While the tool provides extensive configuration capabilities, it requires minimal setup — only basic connection details are needed. It is user-friendly, does not require compilation, and offers a high level of flexibility.

The application was developed and tested using Python 3. As such, Python 3 is recommended for optimal compatibility. If upgrading is not feasible, modifications to the scripts may be necessary to support older Python versions.

The tool is optimized to leverage as many available CPU cores as you wish and supports configuration of an arbitrary number of threads among, enabling high parallelism and making it ideal for generating large-scale workloads and conducting effective stress tests on MongoDB clusters.

Configuration

The tool consists of 8 main files and 2 sample collections:

Collections:

The only required configuration is in mongodbCreds.py, where you define the connection details for your cluster. The file is self-explanatory and includes examples to help you set up your environment correctly. You may also extend this file to include additional parameters as needed.

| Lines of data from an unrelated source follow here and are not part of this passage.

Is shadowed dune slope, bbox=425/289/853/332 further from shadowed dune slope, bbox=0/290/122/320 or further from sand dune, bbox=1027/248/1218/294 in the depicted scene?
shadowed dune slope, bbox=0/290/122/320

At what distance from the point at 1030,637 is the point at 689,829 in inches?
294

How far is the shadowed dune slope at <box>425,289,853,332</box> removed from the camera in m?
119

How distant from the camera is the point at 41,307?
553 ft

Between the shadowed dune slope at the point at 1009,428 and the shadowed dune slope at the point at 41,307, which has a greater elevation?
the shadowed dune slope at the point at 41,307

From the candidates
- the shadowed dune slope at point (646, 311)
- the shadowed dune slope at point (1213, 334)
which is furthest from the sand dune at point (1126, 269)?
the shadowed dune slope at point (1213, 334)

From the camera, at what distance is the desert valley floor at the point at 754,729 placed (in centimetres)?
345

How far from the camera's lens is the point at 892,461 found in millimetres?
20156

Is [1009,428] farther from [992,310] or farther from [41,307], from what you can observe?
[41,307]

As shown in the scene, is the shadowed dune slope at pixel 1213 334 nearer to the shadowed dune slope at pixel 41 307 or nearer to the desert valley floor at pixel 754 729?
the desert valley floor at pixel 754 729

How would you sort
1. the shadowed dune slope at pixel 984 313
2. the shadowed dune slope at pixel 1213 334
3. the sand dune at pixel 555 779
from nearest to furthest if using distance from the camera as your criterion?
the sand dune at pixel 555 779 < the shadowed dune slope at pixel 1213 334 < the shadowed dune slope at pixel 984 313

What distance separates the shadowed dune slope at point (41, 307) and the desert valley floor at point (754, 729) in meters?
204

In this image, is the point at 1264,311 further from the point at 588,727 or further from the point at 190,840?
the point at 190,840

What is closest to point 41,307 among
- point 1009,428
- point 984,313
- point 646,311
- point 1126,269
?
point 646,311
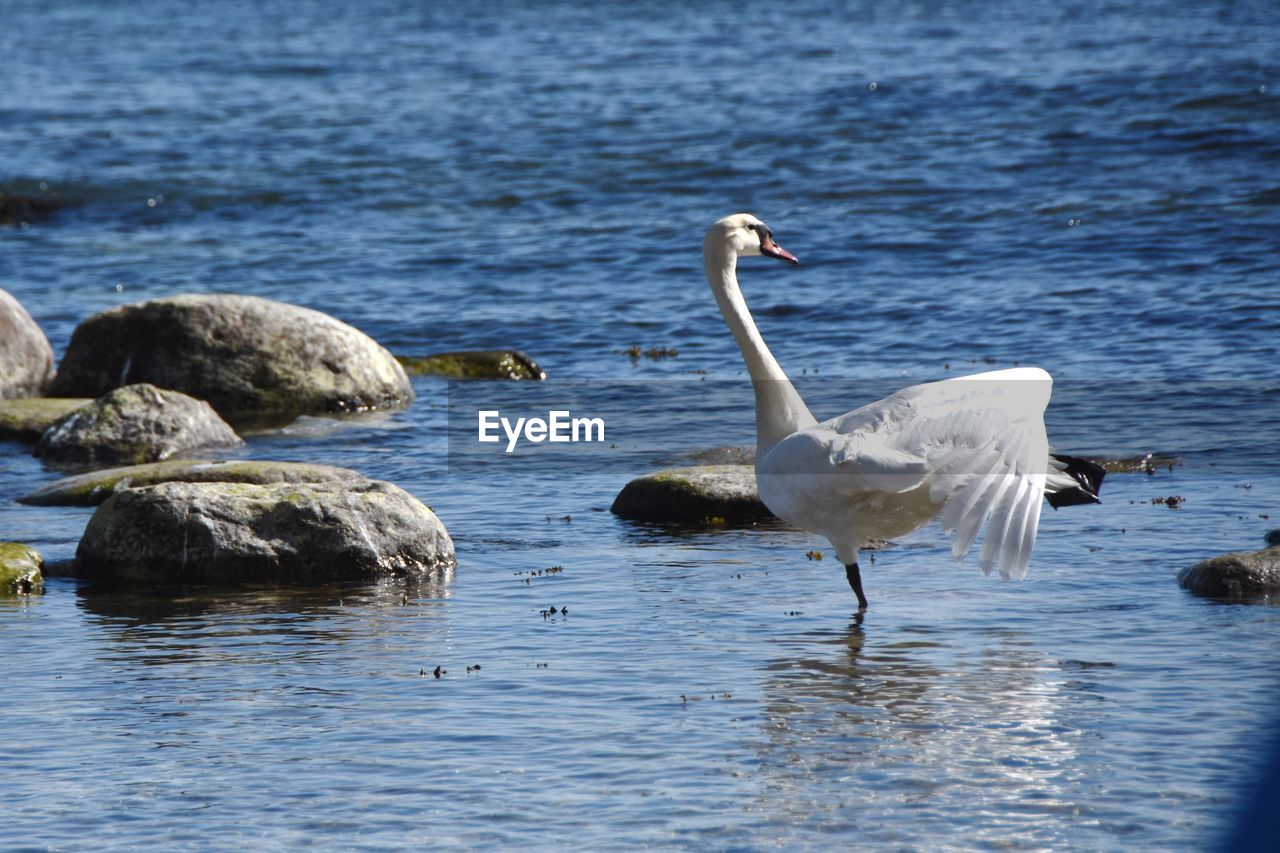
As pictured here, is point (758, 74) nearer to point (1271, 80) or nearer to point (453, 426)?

All other files do not require any sort of configuration, however, you can provide your own collection definition JSON file and/or add additional query parameters to mongodbLoadQueries.py, but this is not a requirement.

Pre-reqs

Workload Generator for MongoDB relies on a few additional Python libraries that are not installed by default. To ensure proper functionality, please install the following dependencies:

  • faker – Used to generate random fictional data, ideal for bootstrapping databases, stress testing, and creating randomized datasets.
  • joblib – Enables parallel execution of tasks by leveraging multiple CPU cores.
  • pymongo – Library for interacting with MongoDB using Python.

To install these libraries, run the following command:

pip3 install faker joblib pymongo

Functionality

By default, the workload runs for 60 seconds, using 4 threads and a single CPU core. It searches the collections directory for JSON files (i.e., collection definitions) and creates the appropriate databases and collections based on those definitions.

The tool includes two sample collection definition files. When executed with default settings, it creates two databases—airline and rental—each containing one collection: flights and cars, respectively. These collections are then populated with documents containing data similar to the sample shown below.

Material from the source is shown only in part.